Win32 - Backtrace from C code - c

I'm currently looking for a way to get backtrace information under Windows, from C code (no C++).
I'm building a cross-platform C library, with reference-counting memory management. It also have an integrated memory debugger that provides informations about memory mistakes (XEOS C Foundation Library).
When a fault occurs, the debugger is launched, providing information about the fault, and the memory record involved.
On Linux or Mac OS X, I can look for execinfo.h in order to use the backtrace function, so I can display additional infos about the memory fault.
I'm looking for the same thing on Windows.
I've seen How can one grab a stack trace in C? on Stack Overflow.
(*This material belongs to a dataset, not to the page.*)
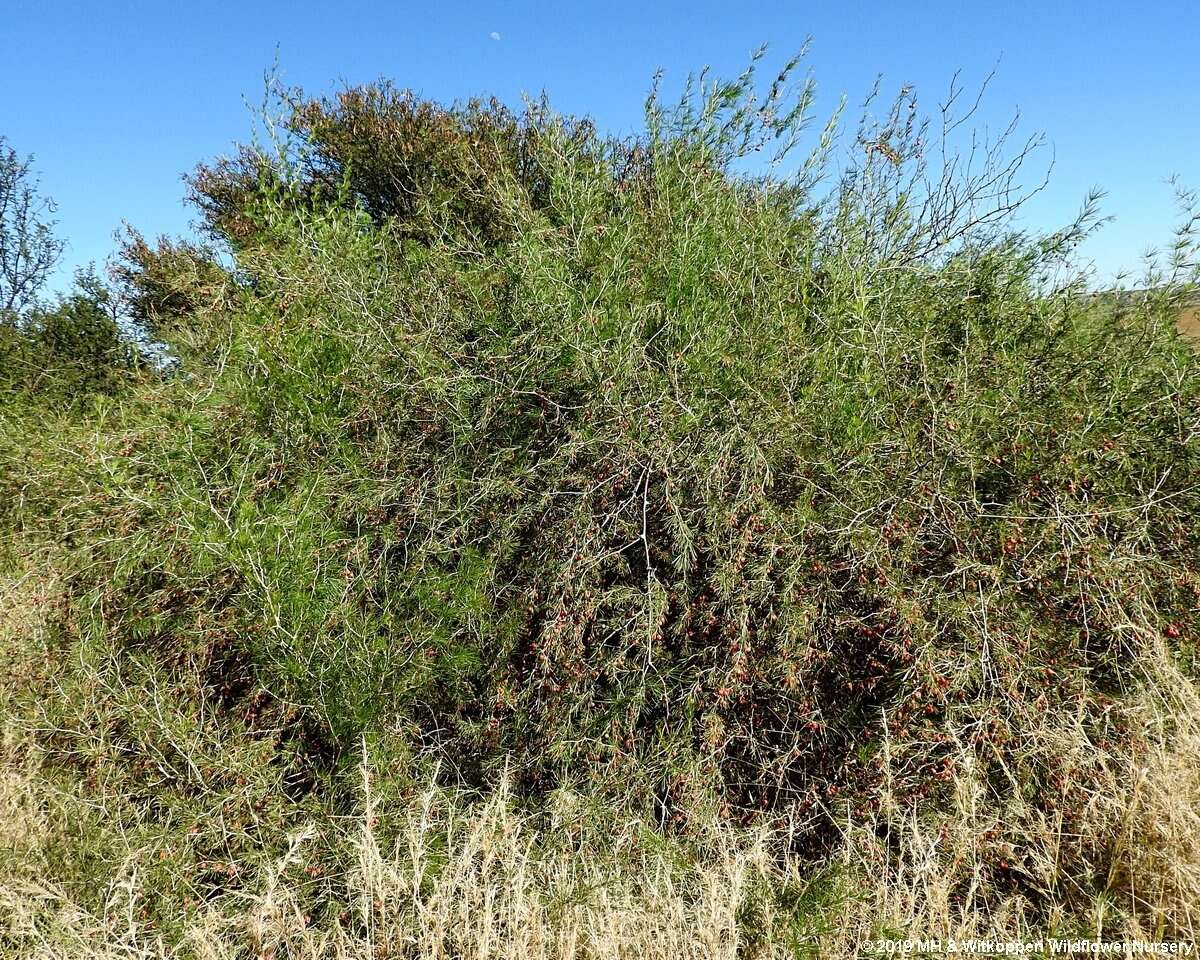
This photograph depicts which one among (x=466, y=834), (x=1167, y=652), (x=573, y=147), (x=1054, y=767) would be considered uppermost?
(x=573, y=147)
I don't want to use a third-party library, so the CaptureStackBackTrace or StackWalk functions looks good.
The only problem is that I just don't get how to use them, even with the Microsoft documentation.
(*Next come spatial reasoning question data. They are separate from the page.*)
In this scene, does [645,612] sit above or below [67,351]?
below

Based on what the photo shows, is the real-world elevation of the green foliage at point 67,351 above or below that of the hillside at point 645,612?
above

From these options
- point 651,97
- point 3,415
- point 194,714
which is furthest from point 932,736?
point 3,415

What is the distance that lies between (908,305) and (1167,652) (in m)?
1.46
I'm not used to Windows programming, as I usually work on POSIX compliant systems.
What are some explanations for those functions, and maybe some examples?
EDIT
I'm now considering using the CaptureStackBackTrace function from DbgHelp.lib, as is seems there's a little less overhead...
Here's what I've tried so far:
unsigned int i;
void * stack[ 100 ];
unsigned short frames;
SYMBOL_INFO symbol;
HANDLE process;
process = GetCurrentProcess();
SymInitialize( process, NULL, TRUE );
frames = CaptureStackBackTrace( 0, 100, stack, NULL );
for( i = 0; i < frames; i++ )
{
SymFromAddr( process, ( DWORD64 )( stack[ i ] ), 0, &symbol );
printf( "%s\n", symbol.Name );
}
I'm just getting junk. I guess I should use something else than SymFromAddr.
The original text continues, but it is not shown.